Aim: Copy out all of the records below word for word, with no changes.

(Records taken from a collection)
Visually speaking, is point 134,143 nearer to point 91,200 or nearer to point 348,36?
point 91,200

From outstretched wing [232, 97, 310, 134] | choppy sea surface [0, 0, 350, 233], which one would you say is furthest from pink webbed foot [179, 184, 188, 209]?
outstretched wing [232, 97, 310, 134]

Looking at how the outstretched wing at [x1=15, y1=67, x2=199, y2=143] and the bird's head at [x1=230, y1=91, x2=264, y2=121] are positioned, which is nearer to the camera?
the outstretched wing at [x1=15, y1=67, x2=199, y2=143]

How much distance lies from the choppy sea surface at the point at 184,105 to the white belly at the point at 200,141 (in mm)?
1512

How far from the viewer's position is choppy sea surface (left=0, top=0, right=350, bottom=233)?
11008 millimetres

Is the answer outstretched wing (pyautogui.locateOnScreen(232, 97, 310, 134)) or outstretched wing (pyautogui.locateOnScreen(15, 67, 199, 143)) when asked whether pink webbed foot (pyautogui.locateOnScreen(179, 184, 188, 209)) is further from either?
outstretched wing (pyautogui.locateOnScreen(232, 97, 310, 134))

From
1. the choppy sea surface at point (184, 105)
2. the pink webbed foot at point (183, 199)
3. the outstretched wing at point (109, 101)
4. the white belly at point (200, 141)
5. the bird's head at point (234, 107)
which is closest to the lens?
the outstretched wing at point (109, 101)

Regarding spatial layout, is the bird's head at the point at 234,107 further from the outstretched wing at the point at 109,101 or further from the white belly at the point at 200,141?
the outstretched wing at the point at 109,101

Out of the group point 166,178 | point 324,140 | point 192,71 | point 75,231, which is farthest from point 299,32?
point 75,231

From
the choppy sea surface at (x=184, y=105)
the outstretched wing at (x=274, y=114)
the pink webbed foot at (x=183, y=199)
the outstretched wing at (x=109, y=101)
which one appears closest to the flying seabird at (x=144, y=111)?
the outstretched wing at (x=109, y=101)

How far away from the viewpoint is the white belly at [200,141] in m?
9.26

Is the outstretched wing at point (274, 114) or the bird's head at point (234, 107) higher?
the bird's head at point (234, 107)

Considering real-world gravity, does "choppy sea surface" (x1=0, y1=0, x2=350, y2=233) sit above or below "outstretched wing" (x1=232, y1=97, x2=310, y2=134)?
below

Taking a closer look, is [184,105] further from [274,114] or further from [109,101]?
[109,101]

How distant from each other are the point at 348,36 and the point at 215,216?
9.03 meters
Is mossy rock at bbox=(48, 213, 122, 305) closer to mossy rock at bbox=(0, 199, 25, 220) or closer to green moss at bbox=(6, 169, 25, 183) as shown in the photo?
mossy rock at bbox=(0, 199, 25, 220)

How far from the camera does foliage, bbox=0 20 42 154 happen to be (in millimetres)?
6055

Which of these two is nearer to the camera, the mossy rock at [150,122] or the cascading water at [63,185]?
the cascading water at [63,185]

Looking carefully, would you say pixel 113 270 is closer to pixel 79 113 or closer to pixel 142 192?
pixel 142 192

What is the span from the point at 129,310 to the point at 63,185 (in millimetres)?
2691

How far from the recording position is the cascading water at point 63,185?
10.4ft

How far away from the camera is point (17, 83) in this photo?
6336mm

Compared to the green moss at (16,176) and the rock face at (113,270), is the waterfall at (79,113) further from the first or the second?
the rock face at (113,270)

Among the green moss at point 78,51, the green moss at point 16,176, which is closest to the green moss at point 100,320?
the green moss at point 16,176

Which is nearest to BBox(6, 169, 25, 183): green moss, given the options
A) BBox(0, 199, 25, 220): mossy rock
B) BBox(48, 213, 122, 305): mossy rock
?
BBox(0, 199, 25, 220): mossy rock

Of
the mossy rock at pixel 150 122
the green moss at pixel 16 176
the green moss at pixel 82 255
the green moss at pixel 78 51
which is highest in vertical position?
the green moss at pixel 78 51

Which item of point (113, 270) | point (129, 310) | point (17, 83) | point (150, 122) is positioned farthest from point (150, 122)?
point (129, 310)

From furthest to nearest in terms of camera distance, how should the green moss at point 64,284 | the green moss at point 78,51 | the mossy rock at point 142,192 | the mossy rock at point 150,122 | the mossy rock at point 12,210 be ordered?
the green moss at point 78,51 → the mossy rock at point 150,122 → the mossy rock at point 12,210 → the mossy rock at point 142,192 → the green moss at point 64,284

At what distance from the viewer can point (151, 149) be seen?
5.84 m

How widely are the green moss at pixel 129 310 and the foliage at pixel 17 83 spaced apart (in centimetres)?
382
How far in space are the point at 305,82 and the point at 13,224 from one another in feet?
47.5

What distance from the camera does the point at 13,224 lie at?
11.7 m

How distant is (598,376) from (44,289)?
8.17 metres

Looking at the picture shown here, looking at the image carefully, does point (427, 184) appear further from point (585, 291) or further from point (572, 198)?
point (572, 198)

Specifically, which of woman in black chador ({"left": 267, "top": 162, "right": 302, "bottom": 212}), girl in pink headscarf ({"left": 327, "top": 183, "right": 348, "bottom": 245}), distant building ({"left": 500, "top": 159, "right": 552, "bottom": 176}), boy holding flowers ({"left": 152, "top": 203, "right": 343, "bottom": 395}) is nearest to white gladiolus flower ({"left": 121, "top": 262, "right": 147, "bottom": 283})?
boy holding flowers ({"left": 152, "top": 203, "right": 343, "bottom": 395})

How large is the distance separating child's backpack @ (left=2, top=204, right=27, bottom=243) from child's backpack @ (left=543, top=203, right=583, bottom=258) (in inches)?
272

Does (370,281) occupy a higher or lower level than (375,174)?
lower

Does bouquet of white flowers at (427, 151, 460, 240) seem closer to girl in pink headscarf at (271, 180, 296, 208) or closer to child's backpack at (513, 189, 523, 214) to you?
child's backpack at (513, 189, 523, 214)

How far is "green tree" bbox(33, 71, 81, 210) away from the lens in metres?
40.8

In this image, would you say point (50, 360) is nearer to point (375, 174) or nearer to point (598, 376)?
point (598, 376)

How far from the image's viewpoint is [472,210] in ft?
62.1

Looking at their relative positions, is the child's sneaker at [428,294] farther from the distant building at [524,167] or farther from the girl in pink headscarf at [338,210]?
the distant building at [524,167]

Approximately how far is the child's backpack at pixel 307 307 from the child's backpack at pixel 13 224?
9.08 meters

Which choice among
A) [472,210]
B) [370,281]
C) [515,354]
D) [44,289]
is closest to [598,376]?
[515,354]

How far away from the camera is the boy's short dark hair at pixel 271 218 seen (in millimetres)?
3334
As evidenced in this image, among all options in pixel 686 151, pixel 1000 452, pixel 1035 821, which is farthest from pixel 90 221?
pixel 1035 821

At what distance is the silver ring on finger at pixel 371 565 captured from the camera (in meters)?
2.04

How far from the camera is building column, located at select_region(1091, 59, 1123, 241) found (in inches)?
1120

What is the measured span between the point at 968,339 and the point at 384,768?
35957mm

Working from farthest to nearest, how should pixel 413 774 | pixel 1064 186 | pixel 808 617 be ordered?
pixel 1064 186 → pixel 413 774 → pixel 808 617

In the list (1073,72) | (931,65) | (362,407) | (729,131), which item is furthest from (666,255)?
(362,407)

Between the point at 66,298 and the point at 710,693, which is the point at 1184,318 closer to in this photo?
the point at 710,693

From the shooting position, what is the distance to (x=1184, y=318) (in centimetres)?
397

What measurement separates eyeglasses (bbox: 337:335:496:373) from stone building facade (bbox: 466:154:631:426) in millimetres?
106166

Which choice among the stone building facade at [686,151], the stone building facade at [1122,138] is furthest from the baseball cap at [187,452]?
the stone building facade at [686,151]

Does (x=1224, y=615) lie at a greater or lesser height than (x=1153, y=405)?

Answer for the task:
Visually speaking, is point 134,143 nearer to point 91,200 or nearer to point 348,36?
point 91,200

From outstretched wing [232, 97, 310, 134] | choppy sea surface [0, 0, 350, 233], which one would you say is furthest from pink webbed foot [179, 184, 188, 209]?
outstretched wing [232, 97, 310, 134]

Looking at how the outstretched wing at [x1=15, y1=67, x2=199, y2=143] and the bird's head at [x1=230, y1=91, x2=264, y2=121] are positioned, which is nearer to the camera?
the outstretched wing at [x1=15, y1=67, x2=199, y2=143]

How much distance lies from the choppy sea surface at the point at 184,105 to the white belly at the point at 200,141 (in mm)?
1512

How far from the viewer's position is choppy sea surface (left=0, top=0, right=350, bottom=233)?
11008 millimetres

Is the answer outstretched wing (pyautogui.locateOnScreen(232, 97, 310, 134)) or outstretched wing (pyautogui.locateOnScreen(15, 67, 199, 143)) when asked whether pink webbed foot (pyautogui.locateOnScreen(179, 184, 188, 209)) is further from either?
outstretched wing (pyautogui.locateOnScreen(232, 97, 310, 134))

From
1. the choppy sea surface at point (184, 105)
2. the pink webbed foot at point (183, 199)
3. the outstretched wing at point (109, 101)
4. the white belly at point (200, 141)
5. the bird's head at point (234, 107)
which is closest to the lens?
the outstretched wing at point (109, 101)

Regarding spatial layout, is the bird's head at the point at 234,107 further from the outstretched wing at the point at 109,101 or further from the white belly at the point at 200,141?
the outstretched wing at the point at 109,101

Out of the group point 166,178 | point 324,140 | point 192,71 | point 75,231, which is farthest from point 299,32?
point 75,231

From
the choppy sea surface at (x=184, y=105)
the outstretched wing at (x=274, y=114)
the pink webbed foot at (x=183, y=199)
the outstretched wing at (x=109, y=101)
which one appears closest to the flying seabird at (x=144, y=111)?
the outstretched wing at (x=109, y=101)

How far away from the viewpoint is the white belly at [200,141] in m?
9.26

Is the outstretched wing at point (274, 114) or the bird's head at point (234, 107) higher?
the bird's head at point (234, 107)

Considering real-world gravity, does "choppy sea surface" (x1=0, y1=0, x2=350, y2=233) sit above or below "outstretched wing" (x1=232, y1=97, x2=310, y2=134)?
below

Taking a closer look, is [184,105] further from [274,114] or further from [109,101]?
[109,101]

How distant from each other are the point at 348,36 and the point at 215,216?
9.03 meters
Is mossy rock at bbox=(48, 213, 122, 305) closer to mossy rock at bbox=(0, 199, 25, 220) or closer to green moss at bbox=(6, 169, 25, 183) as shown in the photo?
mossy rock at bbox=(0, 199, 25, 220)

How far from the camera does foliage, bbox=0 20 42 154 happen to be (in millimetres)?
6055

Which of these two is nearer to the camera, the mossy rock at [150,122] or the cascading water at [63,185]?
the cascading water at [63,185]

Looking carefully, would you say pixel 113 270 is closer to pixel 79 113 or closer to pixel 142 192?
pixel 142 192

What is the span from the point at 129,310 to the point at 63,185 (in millimetres)?
2691

How far from the recording position is the cascading water at point 63,185?
10.4ft

How far away from the camera is point (17, 83) in this photo?
6336mm

Compared to the green moss at (16,176) and the rock face at (113,270), is the waterfall at (79,113) further from the first or the second?
the rock face at (113,270)

Among the green moss at point 78,51, the green moss at point 16,176, which is closest to the green moss at point 100,320?
the green moss at point 16,176

Which is nearest to BBox(6, 169, 25, 183): green moss, given the options
A) BBox(0, 199, 25, 220): mossy rock
B) BBox(48, 213, 122, 305): mossy rock
?
BBox(0, 199, 25, 220): mossy rock

Of
the mossy rock at pixel 150 122
the green moss at pixel 16 176
the green moss at pixel 82 255
the green moss at pixel 78 51
which is highest in vertical position?
the green moss at pixel 78 51

Which item of point (113, 270) | point (129, 310) | point (17, 83) | point (150, 122) is positioned farthest from point (150, 122)?
point (129, 310)

From furthest to nearest in terms of camera distance, how should the green moss at point 64,284 | the green moss at point 78,51 | the mossy rock at point 142,192 | the mossy rock at point 150,122 | the mossy rock at point 12,210 be ordered?
the green moss at point 78,51 → the mossy rock at point 150,122 → the mossy rock at point 12,210 → the mossy rock at point 142,192 → the green moss at point 64,284

At what distance from the viewer can point (151, 149) be seen?
5.84 m

How widely are the green moss at pixel 129 310 and the foliage at pixel 17 83 spaced apart (in centimetres)?
382
How far in space are the point at 305,82 and the point at 13,224 from one another in feet?
47.5

What distance from the camera does the point at 13,224 lie at?
11.7 m

How distant is (598,376) from (44,289)?
8.17 metres

Looking at the picture shown here, looking at the image carefully, does point (427, 184) appear further from point (585, 291) or further from point (572, 198)?
point (572, 198)

Specifically, which of woman in black chador ({"left": 267, "top": 162, "right": 302, "bottom": 212}), girl in pink headscarf ({"left": 327, "top": 183, "right": 348, "bottom": 245}), distant building ({"left": 500, "top": 159, "right": 552, "bottom": 176}), boy holding flowers ({"left": 152, "top": 203, "right": 343, "bottom": 395}) is nearest to white gladiolus flower ({"left": 121, "top": 262, "right": 147, "bottom": 283})?
boy holding flowers ({"left": 152, "top": 203, "right": 343, "bottom": 395})

How large is the distance separating child's backpack @ (left=2, top=204, right=27, bottom=243) from child's backpack @ (left=543, top=203, right=583, bottom=258) (in inches)?
272

Does (370,281) occupy a higher or lower level than (375,174)?
lower

Does bouquet of white flowers at (427, 151, 460, 240) seem closer to girl in pink headscarf at (271, 180, 296, 208) or closer to child's backpack at (513, 189, 523, 214) to you?
child's backpack at (513, 189, 523, 214)

How far is "green tree" bbox(33, 71, 81, 210) away from the lens in metres?
40.8

In this image, would you say point (50, 360) is nearer to point (375, 174) or nearer to point (598, 376)?
point (598, 376)

How far from the image's viewpoint is [472,210] in ft?
62.1

Looking at their relative positions, is the child's sneaker at [428,294] farther from the distant building at [524,167] or farther from the girl in pink headscarf at [338,210]?
the distant building at [524,167]

Approximately how far is the child's backpack at pixel 307 307 from the child's backpack at pixel 13 224?
9.08 meters

Which choice among
A) [472,210]
B) [370,281]
C) [515,354]
D) [44,289]
is closest to [598,376]?
[515,354]

How far away from the camera is the boy's short dark hair at pixel 271 218 seen (in millimetres)?
3334
As evidenced in this image, among all options in pixel 686 151, pixel 1000 452, pixel 1035 821, which is farthest from pixel 90 221?
pixel 1035 821

At what distance is the silver ring on finger at pixel 371 565 captured from the camera (in meters)?
2.04

How far from the camera is building column, located at select_region(1091, 59, 1123, 241) found (in inches)?
1120

What is the measured span between the point at 968,339 and the point at 384,768?
35957mm

Working from farthest to nearest, how should pixel 413 774 | pixel 1064 186 | pixel 808 617 be ordered?
pixel 1064 186 → pixel 413 774 → pixel 808 617

In the list (1073,72) | (931,65) | (362,407) | (729,131), which item is furthest from (666,255)?
(362,407)

Between the point at 66,298 and the point at 710,693, which is the point at 1184,318 closer to in this photo?
the point at 710,693

From the shooting position, what is the distance to (x=1184, y=318) (in centimetres)?
397

What measurement separates eyeglasses (bbox: 337:335:496:373) from stone building facade (bbox: 466:154:631:426) in millimetres?
106166

Which choice among the stone building facade at [686,151], the stone building facade at [1122,138] is furthest from the baseball cap at [187,452]?
the stone building facade at [686,151]

Does (x=1224, y=615) lie at a greater or lesser height than (x=1153, y=405)?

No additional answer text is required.